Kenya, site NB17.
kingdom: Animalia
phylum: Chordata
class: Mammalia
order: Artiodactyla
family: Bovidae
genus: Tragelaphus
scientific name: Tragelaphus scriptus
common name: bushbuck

********

WHAT THE EXERCISE ASKS –
All lines from the one containing "phylum: Chordata" through the final line of the listing above are to be reproduced exactly; include both and add nothing.

TASK ANSWER –
phylum: Chordata
class: Mammalia
order: Artiodactyla
family: Bovidae
genus: Tragelaphus
scientific name: Tragelaphus scriptus
common name: bushbuck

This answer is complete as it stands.